● Data excerpt:
# # # #

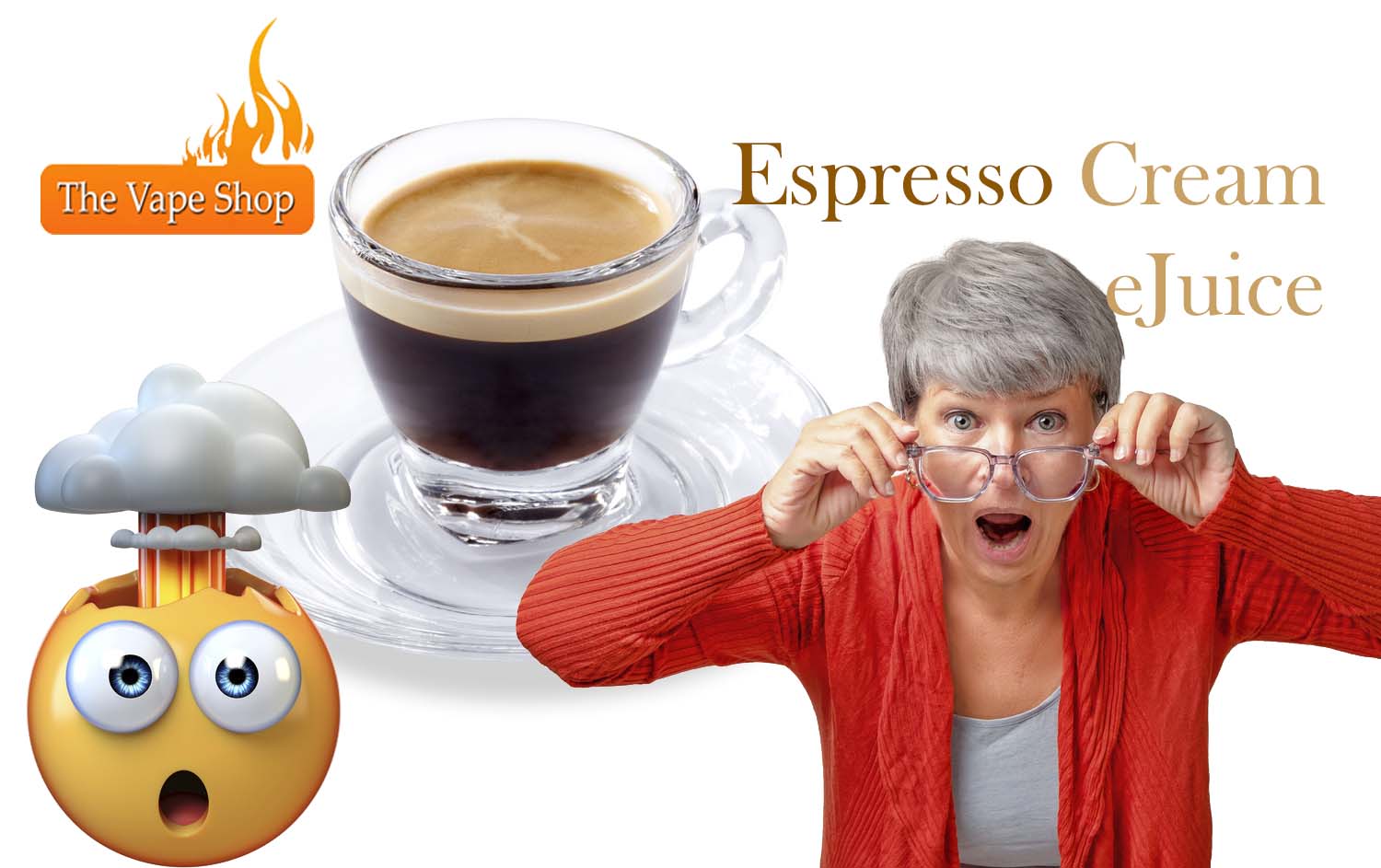 Discover the Perfect Blend of Italian Espresso Coffee and Sweet Cream with Espresso Cream E-Liquid by The Vape Shop
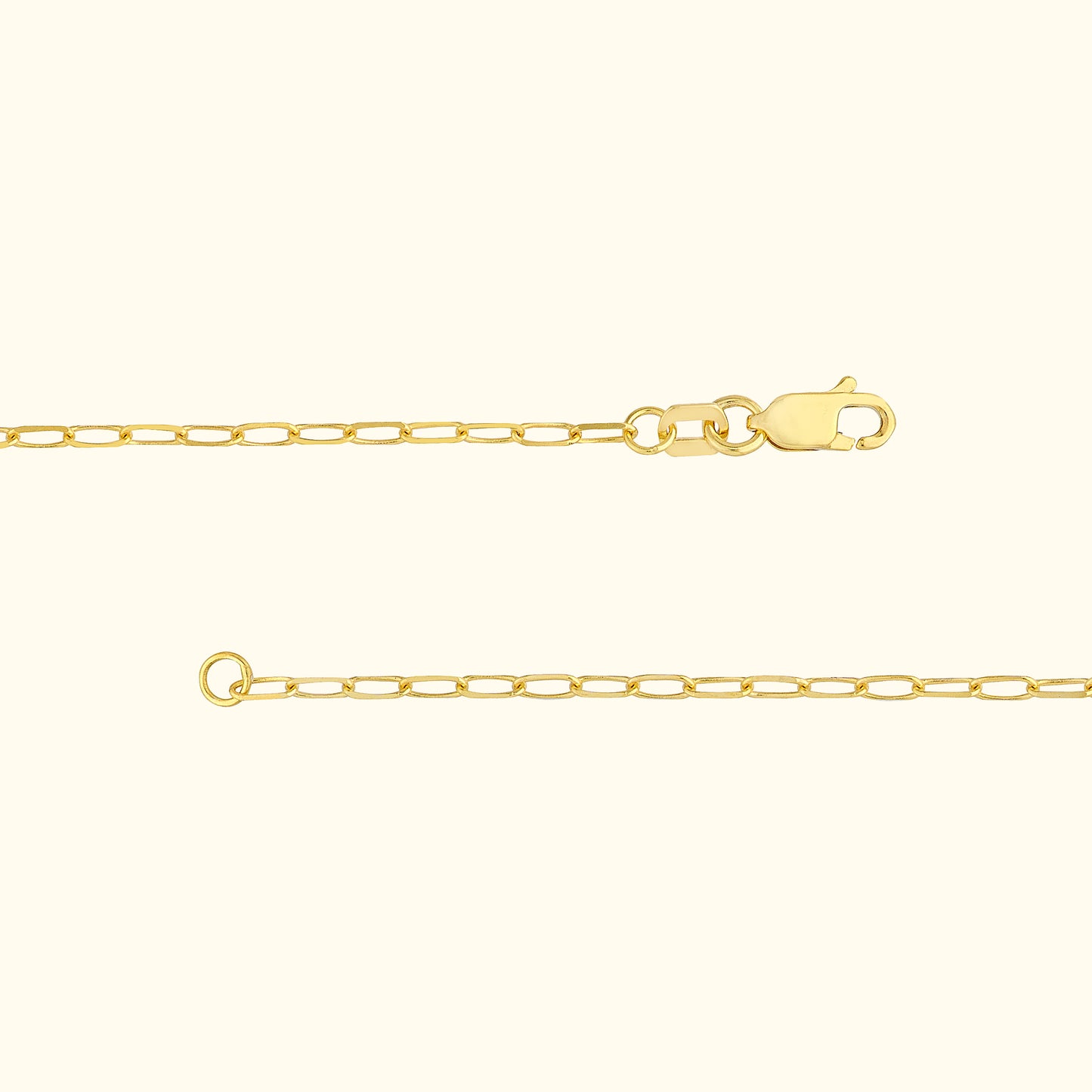 Thin Paper Clip Chain Necklace
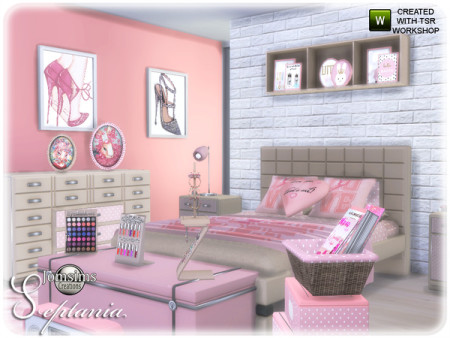 Septania bedroom by jomsims at TSR » Sims 4 Updates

# # # #

● What you have to do: Every line above should be transcribed exactly, though no image should be carried over.

● Answer for the task:
 Discover the Perfect Blend of Italian Espresso Coffee and Sweet Cream with Espresso Cream E-Liquid by The Vape Shop
 Thin Paper Clip Chain Necklace
 Septania bedroom by jomsims at TSR » Sims 4 Updates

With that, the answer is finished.